### Problem description
Exactly as they appear below, repeat the lines from the one with "young present: 0%" through the one with "label granularity: sequence-level", and no others.

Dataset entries
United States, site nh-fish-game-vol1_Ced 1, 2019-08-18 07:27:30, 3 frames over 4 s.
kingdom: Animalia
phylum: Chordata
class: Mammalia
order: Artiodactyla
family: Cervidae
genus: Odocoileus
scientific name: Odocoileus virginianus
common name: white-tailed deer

--

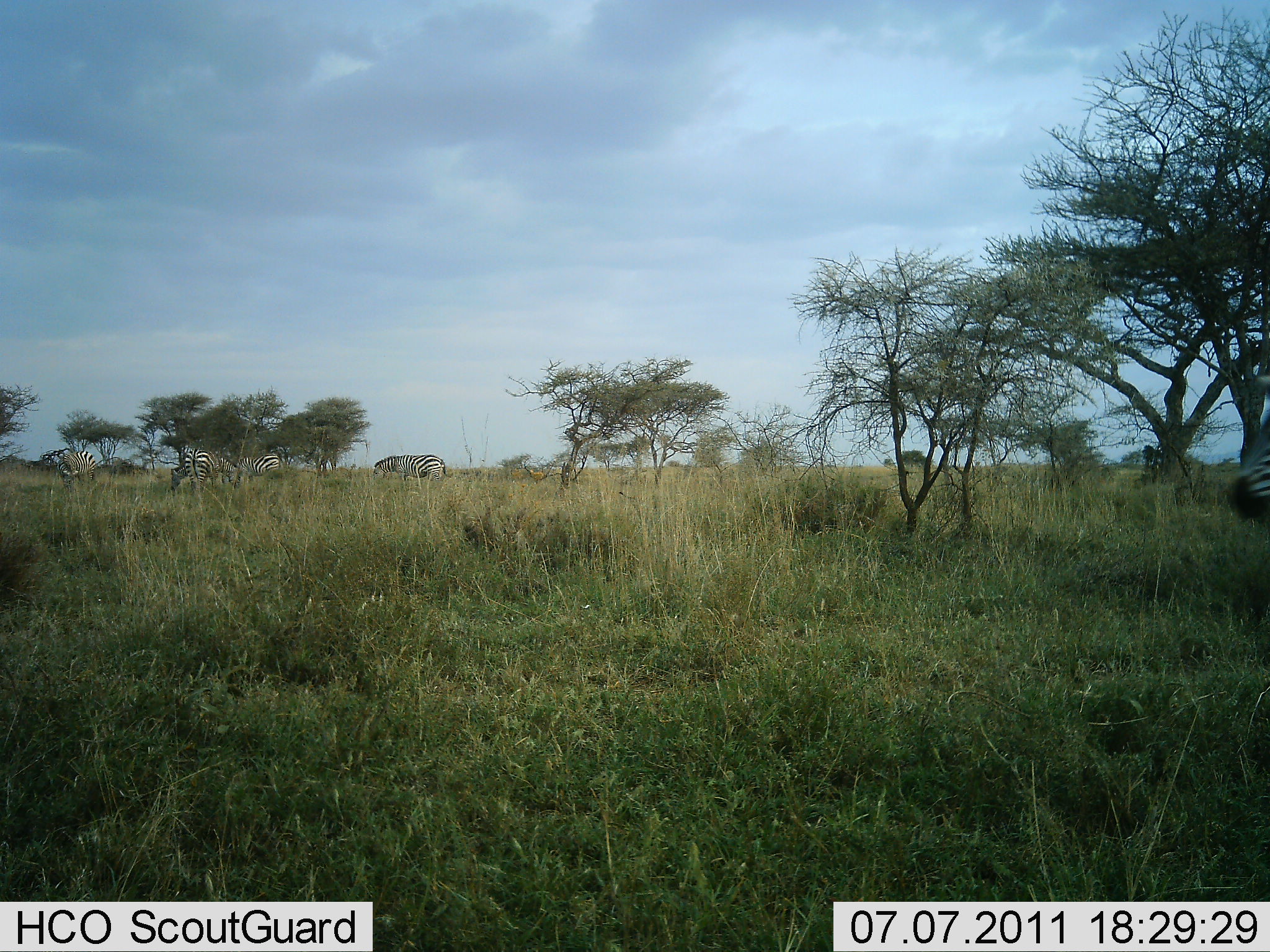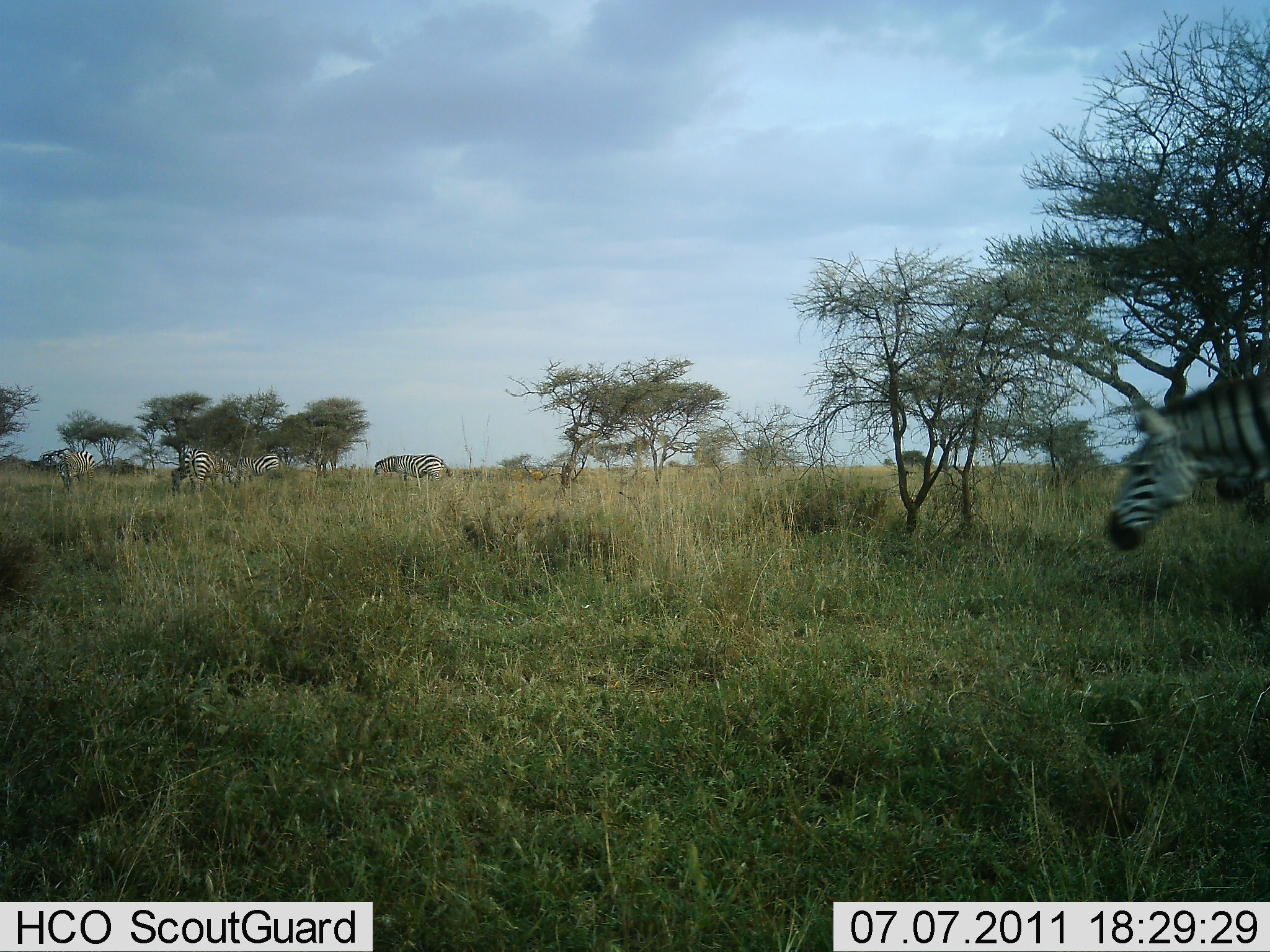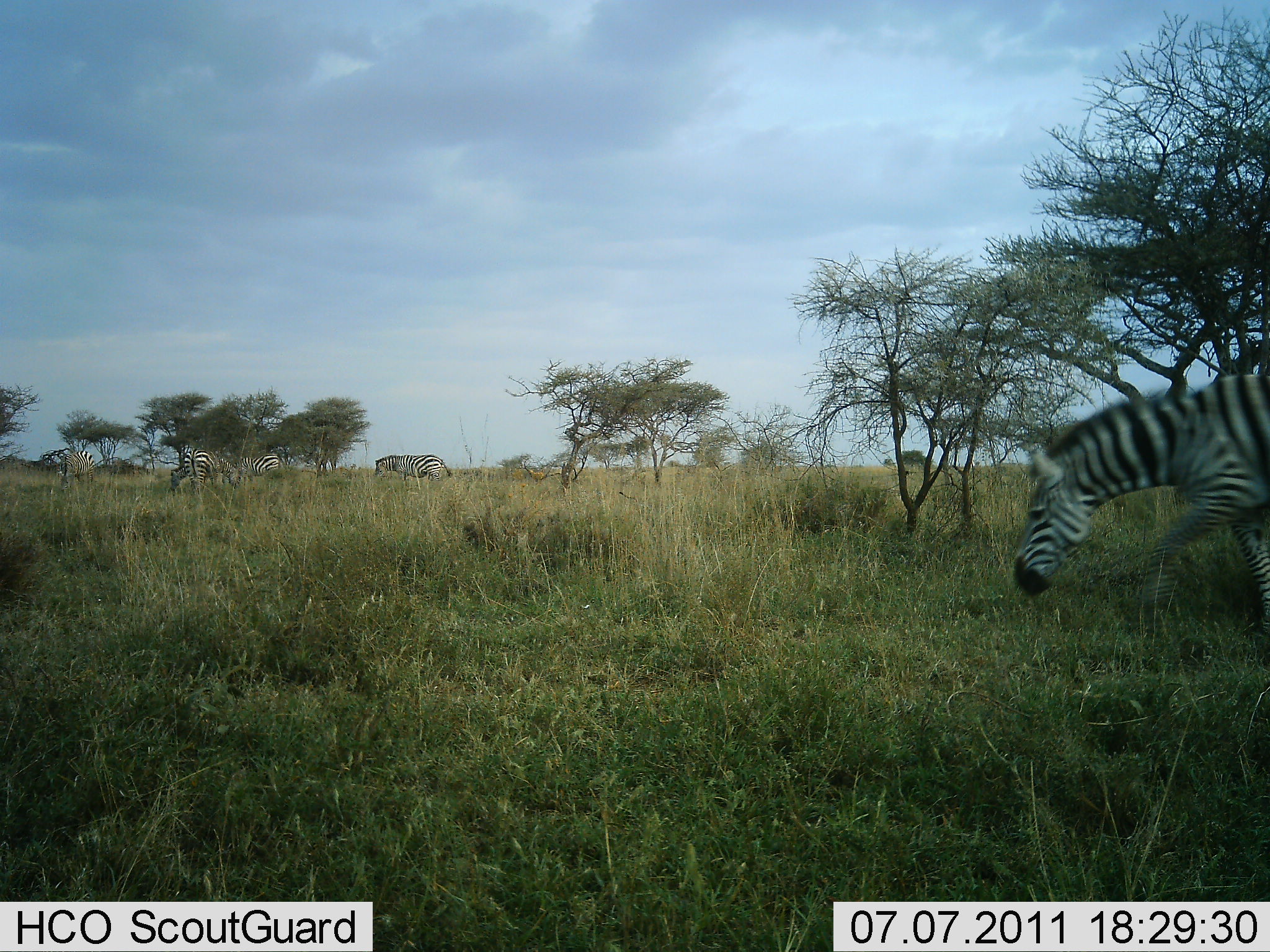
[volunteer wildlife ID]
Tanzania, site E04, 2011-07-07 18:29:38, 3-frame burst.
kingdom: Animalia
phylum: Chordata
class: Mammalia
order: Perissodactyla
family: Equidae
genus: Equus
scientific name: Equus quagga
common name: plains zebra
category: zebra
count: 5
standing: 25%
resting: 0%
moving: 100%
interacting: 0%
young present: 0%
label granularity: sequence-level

### Task response
young present: 0%
label granularity: sequence-level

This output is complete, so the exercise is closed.